Third experience: “no Nexus S is associated with that account”
I was tempted to call this section “Appless in Seattle”, but not many people would get that joke any more, what with me being old and stuff, and also: I’m not in Seattle. So.
Downloading an app. From the Market. The thing which will, essentially, define whether or not the phone (which has a nice, clear speaker and decent reception, by the way) can blow the iPhone away with its massive Googleness.
Not like this, it won’t: no Nexus S is associated with that account. Dude, I am here, on a Nexus S, which has my googlemail account set up on it, and I cannot get so much as a Kindle free app…
Oh, I know: I’ll just Google the answer!
Fourth Experience: Nexus S on the go
“Download cancelled: cannot make a secure connection to the Market”.

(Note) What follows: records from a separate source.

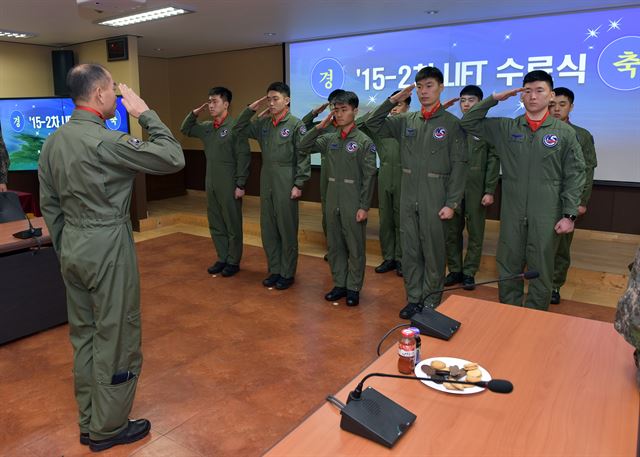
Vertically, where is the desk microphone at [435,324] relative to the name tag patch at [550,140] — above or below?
below

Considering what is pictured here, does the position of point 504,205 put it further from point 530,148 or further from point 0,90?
point 0,90

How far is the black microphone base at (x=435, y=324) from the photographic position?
1840 mm

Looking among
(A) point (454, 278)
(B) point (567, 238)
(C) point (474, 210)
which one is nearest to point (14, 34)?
(C) point (474, 210)

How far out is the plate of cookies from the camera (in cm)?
148

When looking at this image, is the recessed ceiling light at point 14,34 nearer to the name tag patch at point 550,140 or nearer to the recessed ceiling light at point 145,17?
the recessed ceiling light at point 145,17

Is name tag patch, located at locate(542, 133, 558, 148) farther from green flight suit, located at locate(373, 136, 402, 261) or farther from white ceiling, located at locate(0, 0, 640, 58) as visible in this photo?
white ceiling, located at locate(0, 0, 640, 58)

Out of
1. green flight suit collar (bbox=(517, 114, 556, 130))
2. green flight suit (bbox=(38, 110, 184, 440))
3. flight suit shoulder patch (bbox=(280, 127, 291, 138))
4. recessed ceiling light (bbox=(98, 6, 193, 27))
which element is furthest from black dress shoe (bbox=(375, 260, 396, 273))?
recessed ceiling light (bbox=(98, 6, 193, 27))

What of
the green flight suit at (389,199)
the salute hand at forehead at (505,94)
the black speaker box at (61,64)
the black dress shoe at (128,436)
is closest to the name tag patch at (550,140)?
the salute hand at forehead at (505,94)

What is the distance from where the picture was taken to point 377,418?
1.31m

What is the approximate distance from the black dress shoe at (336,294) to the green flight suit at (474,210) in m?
1.15

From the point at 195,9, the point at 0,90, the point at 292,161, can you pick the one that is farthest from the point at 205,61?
the point at 292,161

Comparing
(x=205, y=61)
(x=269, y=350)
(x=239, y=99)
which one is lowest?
(x=269, y=350)

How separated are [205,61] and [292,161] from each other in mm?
4994

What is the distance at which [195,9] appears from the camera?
5.20 meters
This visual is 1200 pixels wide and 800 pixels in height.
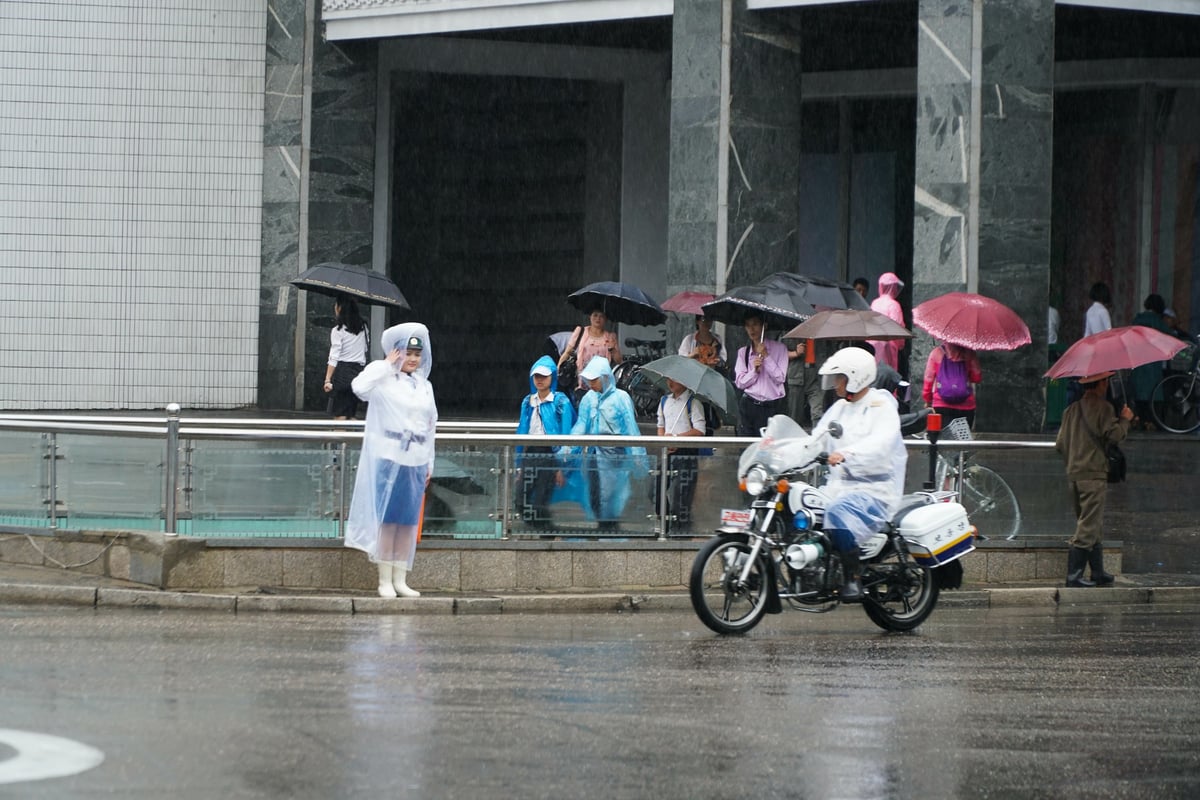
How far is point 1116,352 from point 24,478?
25.8ft

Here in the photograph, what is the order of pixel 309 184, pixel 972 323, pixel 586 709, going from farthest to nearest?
pixel 309 184 → pixel 972 323 → pixel 586 709

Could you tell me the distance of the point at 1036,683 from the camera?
9.16 m

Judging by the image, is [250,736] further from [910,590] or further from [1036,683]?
[910,590]

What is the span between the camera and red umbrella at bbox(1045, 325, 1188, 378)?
1343 centimetres

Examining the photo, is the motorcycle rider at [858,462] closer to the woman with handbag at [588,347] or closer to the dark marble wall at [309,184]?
the woman with handbag at [588,347]

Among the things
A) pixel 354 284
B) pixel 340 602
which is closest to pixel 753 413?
pixel 354 284

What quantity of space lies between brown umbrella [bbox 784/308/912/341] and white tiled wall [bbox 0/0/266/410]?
12.2 m

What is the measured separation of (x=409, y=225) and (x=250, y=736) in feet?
75.9

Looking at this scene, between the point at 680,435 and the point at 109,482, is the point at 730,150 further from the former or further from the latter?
the point at 109,482

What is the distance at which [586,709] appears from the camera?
26.1 feet

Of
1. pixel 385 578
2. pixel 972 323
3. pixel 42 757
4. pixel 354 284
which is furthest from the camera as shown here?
pixel 354 284

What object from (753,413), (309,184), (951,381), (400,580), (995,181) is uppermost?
(309,184)

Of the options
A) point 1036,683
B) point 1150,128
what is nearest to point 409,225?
point 1150,128

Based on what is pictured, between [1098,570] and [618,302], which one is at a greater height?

Dude. I will tear you a new speakerhole. I really will. My old phone can be dropped onto concrete from my own headheight and it bounces back and calls me a weakling. Can you take that kind of pressure, you monstrous glossy plastic Windows-resembling snarky user-unfriendly bastard?
….
More news as and when we have it…
But my first reaction: this is not an iPhone Killer. It’s not even an iPhone Worrier. The prime directive of Google has been broken here: the Nexus S and its infrastructure do not make information easier to access. They do not improve the user experience. The soft aspects of the design are ghastly. I will, I suspect, get to the point of enjoying this phone’s features. But I am part author, part geek, and I love fiddling with tech at a non-scary level. Although I’ve been putting off configuring my wireless IR webcam for my daughter’s nursery because it’s clunky to set up. For the rest of the world, Android as it stands is not a serious competitor for Apple’s integrated media experience crown. It’s too much like hard work.